Foreign Minister Murray McCully told the Herald today: "We regard anything that lifts the level of tension in the region as unhelpful and we are hoping to see some constructive dialogue between the parties reduce tensions in the immediate future."

Asked if either China's declaration of an air defence zone around disputed islands with Japan or the un-notified flights of unarmed US bombers and Japanese and South Korean aircraft through the zone were ''unhelpful," Mr McCully said he did not want to provide "a running commentary" of actions of any specific country.

"We would simply say that anything that lifts the level of tension is unhelpful and we hope that the parties are going to be able to find a good basis for understanding going forward."


US Vice-President Joe Biden is due to visit Beijing next week on a pre-arranged trip.
Mr McCully said the issue had arisen in an unexpected way. "I don't think this was foreseen by the neighbourhood."

"There has been quite a strong focus on the maritime issues and this is the first time we have seen the same issues arise in relation to air space."

He has issued no statement on the matter.

US has formal security alliances with Japan, Australia and South Korea.

New Zealand has an intelligence alliance with the US as part of the Five Eyes arrangement among the US, UK, Australia, Canada and New Zealand.

But the previous three-way security alliance under the ANZUS Treaty (US, Australia, New Zealand) is defunct.

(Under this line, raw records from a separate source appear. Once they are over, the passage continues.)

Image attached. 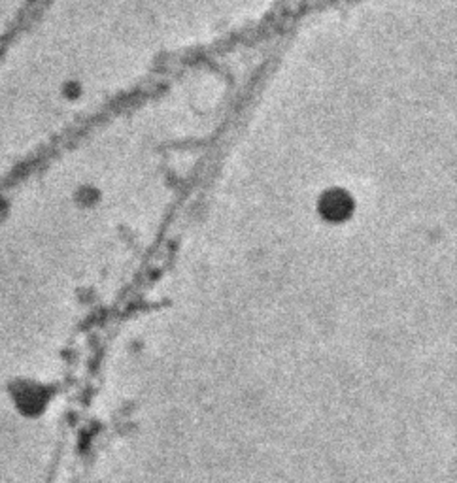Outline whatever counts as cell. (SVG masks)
<instances>
[{
    "label": "cell",
    "instance_id": "1",
    "mask_svg": "<svg viewBox=\"0 0 457 483\" xmlns=\"http://www.w3.org/2000/svg\"><path fill=\"white\" fill-rule=\"evenodd\" d=\"M348 208H350L348 196L342 193H331L329 196L324 200V210L329 211V217L346 216V213H348Z\"/></svg>",
    "mask_w": 457,
    "mask_h": 483
}]
</instances>
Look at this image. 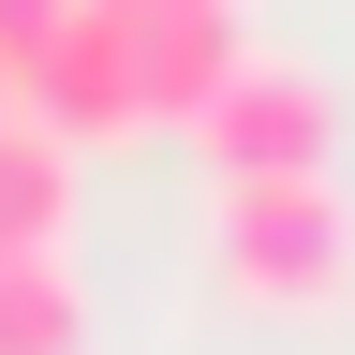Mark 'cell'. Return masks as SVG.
I'll return each instance as SVG.
<instances>
[{
    "label": "cell",
    "mask_w": 355,
    "mask_h": 355,
    "mask_svg": "<svg viewBox=\"0 0 355 355\" xmlns=\"http://www.w3.org/2000/svg\"><path fill=\"white\" fill-rule=\"evenodd\" d=\"M222 282L266 311H326L355 282V207L326 178H237L222 193Z\"/></svg>",
    "instance_id": "cell-1"
},
{
    "label": "cell",
    "mask_w": 355,
    "mask_h": 355,
    "mask_svg": "<svg viewBox=\"0 0 355 355\" xmlns=\"http://www.w3.org/2000/svg\"><path fill=\"white\" fill-rule=\"evenodd\" d=\"M326 133H340L326 74L282 60V44H252V60L222 74V104L193 119V148L222 163V193H237V178H326Z\"/></svg>",
    "instance_id": "cell-2"
},
{
    "label": "cell",
    "mask_w": 355,
    "mask_h": 355,
    "mask_svg": "<svg viewBox=\"0 0 355 355\" xmlns=\"http://www.w3.org/2000/svg\"><path fill=\"white\" fill-rule=\"evenodd\" d=\"M15 119H44L74 163L104 148V133H148V104H133V15H104V0H89V15L15 74Z\"/></svg>",
    "instance_id": "cell-3"
},
{
    "label": "cell",
    "mask_w": 355,
    "mask_h": 355,
    "mask_svg": "<svg viewBox=\"0 0 355 355\" xmlns=\"http://www.w3.org/2000/svg\"><path fill=\"white\" fill-rule=\"evenodd\" d=\"M237 60H252L237 15H148V30H133V104L193 133V119L222 104V74H237Z\"/></svg>",
    "instance_id": "cell-4"
},
{
    "label": "cell",
    "mask_w": 355,
    "mask_h": 355,
    "mask_svg": "<svg viewBox=\"0 0 355 355\" xmlns=\"http://www.w3.org/2000/svg\"><path fill=\"white\" fill-rule=\"evenodd\" d=\"M74 237V148L44 119H0V252H60Z\"/></svg>",
    "instance_id": "cell-5"
},
{
    "label": "cell",
    "mask_w": 355,
    "mask_h": 355,
    "mask_svg": "<svg viewBox=\"0 0 355 355\" xmlns=\"http://www.w3.org/2000/svg\"><path fill=\"white\" fill-rule=\"evenodd\" d=\"M0 355H89V282H74V252H0Z\"/></svg>",
    "instance_id": "cell-6"
},
{
    "label": "cell",
    "mask_w": 355,
    "mask_h": 355,
    "mask_svg": "<svg viewBox=\"0 0 355 355\" xmlns=\"http://www.w3.org/2000/svg\"><path fill=\"white\" fill-rule=\"evenodd\" d=\"M74 15H89V0H0V89H15V74H30L44 44L74 30Z\"/></svg>",
    "instance_id": "cell-7"
},
{
    "label": "cell",
    "mask_w": 355,
    "mask_h": 355,
    "mask_svg": "<svg viewBox=\"0 0 355 355\" xmlns=\"http://www.w3.org/2000/svg\"><path fill=\"white\" fill-rule=\"evenodd\" d=\"M104 15H133V30H148V15H237V0H104Z\"/></svg>",
    "instance_id": "cell-8"
},
{
    "label": "cell",
    "mask_w": 355,
    "mask_h": 355,
    "mask_svg": "<svg viewBox=\"0 0 355 355\" xmlns=\"http://www.w3.org/2000/svg\"><path fill=\"white\" fill-rule=\"evenodd\" d=\"M0 119H15V89H0Z\"/></svg>",
    "instance_id": "cell-9"
}]
</instances>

Defence Minister Jonathan Coleman last year signed the Washington Declaration with former US Defence Secretary Leon Panetta but it is a co-operation agreement, not an alliance, and the United States' Navy still refuses to enter New Zealand ports because of New Zealand's anti-nuclear laws.

Dr Coleman was coincidentally in Beijing today for pre-arranged talks with China's Defence Minister General Chang Wanquan and the Air Defence Identification Zone was discussed, Dr Coleman said in a statement.

New Zealand's position contrasts markedly with Australia's since last weekend, when China unilaterally declared an Air Defence Identification Zone around what it calls Diaoyu Islands and Japan calls Senkaku.

Australia's Foreign Minister Julie Bishop this week ordered that China's ambassador be called in to hear the Australian Government's concerns at the unilateral declaration of an air defence zone. She has made critical comments in the news media, although they have not been posted on her ministerial website as is the practice.

Beijing called Ms Bishop comments ''irresponsible" and called on Australia to "immediately correct its mistake, so as to avoid damaging China-Australia relations."

She has since restated her concerns and been backed up by Prime Minister Tony Abbott.

The EU High Representative Catherine Ashton today issued a statement expressing concern at China's actions saying "the development heightens the risk of escalation and contributes to raising tensions in the region."